We had a haiku on Monday from David J. Kelly which was a change for us but I felt that the minimalism of the piece expressed the horror of the situation without overwhelming the sense that this sort of crime has to stop.
This sense carried on in "Fairies Hanging" by Usha Kishore on Thursday which was a more detailed and graphic depiction which served to emphasise the animal barbarity of the attack.
It is time for men to grow up, treat other people as human beings and use their strengths for the betterment of the world. Be that unpopular guy who says "This is not right" and effect the change.
I like poems about poetry such as "So You Call This Poetry" on Tuesday from Thomas Martin. These were interesting points that Paxman raised and poets should not be frightened to engage with them. Realising that there isn't a correct answer is the key, however.

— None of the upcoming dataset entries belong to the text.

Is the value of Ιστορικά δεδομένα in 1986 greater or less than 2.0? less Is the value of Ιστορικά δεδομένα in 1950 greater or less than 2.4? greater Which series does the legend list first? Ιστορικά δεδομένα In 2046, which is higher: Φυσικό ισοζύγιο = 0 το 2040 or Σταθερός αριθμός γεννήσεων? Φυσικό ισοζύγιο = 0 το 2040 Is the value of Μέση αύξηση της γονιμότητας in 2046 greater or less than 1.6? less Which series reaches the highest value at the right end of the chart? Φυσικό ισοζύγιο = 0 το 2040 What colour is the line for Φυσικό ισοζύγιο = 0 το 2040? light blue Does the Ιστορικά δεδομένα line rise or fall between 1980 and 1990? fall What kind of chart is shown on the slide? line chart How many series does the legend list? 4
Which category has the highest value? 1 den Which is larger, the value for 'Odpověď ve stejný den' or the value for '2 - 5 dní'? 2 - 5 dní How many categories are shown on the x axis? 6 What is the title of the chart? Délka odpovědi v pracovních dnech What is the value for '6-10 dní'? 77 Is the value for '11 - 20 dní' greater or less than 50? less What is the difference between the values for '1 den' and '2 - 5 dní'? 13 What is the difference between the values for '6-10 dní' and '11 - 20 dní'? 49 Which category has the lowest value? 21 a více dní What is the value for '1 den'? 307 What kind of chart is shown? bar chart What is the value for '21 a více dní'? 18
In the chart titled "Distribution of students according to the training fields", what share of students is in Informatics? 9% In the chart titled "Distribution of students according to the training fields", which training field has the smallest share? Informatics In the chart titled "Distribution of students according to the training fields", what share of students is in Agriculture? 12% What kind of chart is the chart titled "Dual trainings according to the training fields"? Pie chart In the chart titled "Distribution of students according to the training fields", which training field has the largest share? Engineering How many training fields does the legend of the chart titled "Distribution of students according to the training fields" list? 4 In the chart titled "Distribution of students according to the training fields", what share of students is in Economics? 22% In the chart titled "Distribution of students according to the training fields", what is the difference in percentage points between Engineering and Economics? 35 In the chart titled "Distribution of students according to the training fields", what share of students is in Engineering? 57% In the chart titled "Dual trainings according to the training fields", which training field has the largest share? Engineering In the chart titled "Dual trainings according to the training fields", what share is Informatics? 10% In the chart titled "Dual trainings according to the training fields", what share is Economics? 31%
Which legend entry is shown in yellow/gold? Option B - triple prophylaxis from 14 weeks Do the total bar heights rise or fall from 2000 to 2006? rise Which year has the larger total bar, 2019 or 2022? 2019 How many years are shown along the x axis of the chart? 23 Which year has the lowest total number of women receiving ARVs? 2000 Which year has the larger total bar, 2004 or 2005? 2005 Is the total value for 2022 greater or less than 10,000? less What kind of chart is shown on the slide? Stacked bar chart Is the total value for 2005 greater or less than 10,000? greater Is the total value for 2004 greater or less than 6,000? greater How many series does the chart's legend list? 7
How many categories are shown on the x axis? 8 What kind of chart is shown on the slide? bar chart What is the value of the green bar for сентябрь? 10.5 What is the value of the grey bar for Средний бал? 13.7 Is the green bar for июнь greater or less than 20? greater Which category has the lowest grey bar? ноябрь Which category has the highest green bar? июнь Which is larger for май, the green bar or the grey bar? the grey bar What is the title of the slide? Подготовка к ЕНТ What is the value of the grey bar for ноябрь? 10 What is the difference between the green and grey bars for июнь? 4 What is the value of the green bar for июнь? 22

I liked Thomas' lines about the elements of poetry
Classical allusions and spiritual motifs
Sometimes rhyming, sometimes not.
Contrived metaphors, laboured similes,
Wednesday's poem "Peace for Homs" by Wendy Nicholson detailed the pointlessness of war which is still playing out. The poem has the striking image in of the clock tower in Homs keeping the time while the chaos continues.
The iconic clock tower no longer keeps time
standing tall in the rubble as if to define
the Old Quarter of Homs
Our poem for the D-Day commemoration was "D-Day" by Maurice Devitt which outlines the fears and uncertainty those people faced and the gains we made by their efforts. The second stanza talking about the struggles the soldiers had can also serve as a description of much of life.
With the comfort of distance
you will recall
how we trudged
through a darkness
not our own
I hope you all have a good week, keep sending in the poems. There's still plenty to write about.